• EXCERPTED RECORDS:
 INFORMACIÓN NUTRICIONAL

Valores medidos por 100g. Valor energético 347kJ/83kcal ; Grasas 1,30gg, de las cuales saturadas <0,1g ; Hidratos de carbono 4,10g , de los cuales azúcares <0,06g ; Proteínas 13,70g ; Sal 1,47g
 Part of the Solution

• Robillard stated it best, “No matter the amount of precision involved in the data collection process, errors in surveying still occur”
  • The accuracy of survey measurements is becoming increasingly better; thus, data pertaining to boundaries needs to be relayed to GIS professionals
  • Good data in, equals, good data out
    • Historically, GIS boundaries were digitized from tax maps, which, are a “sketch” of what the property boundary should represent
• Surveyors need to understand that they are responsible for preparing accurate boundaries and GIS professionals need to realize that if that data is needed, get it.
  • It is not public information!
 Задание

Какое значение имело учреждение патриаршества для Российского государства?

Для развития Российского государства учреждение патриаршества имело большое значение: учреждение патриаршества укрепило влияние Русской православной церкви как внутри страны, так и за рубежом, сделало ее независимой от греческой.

• WHAT IS BEING ASKED:
Please report all lines in the entries where "Российского" appears.

• RESPONSE TO THE TASK:
Какое значение имело учреждение патриаршества для Российского государства?
Для развития Российского государства учреждение патриаршества имело большое значение: учреждение патриаршества укрепило влияние Русской православной церкви как внутри страны, так и за рубежом, сделало ее независимой от греческой.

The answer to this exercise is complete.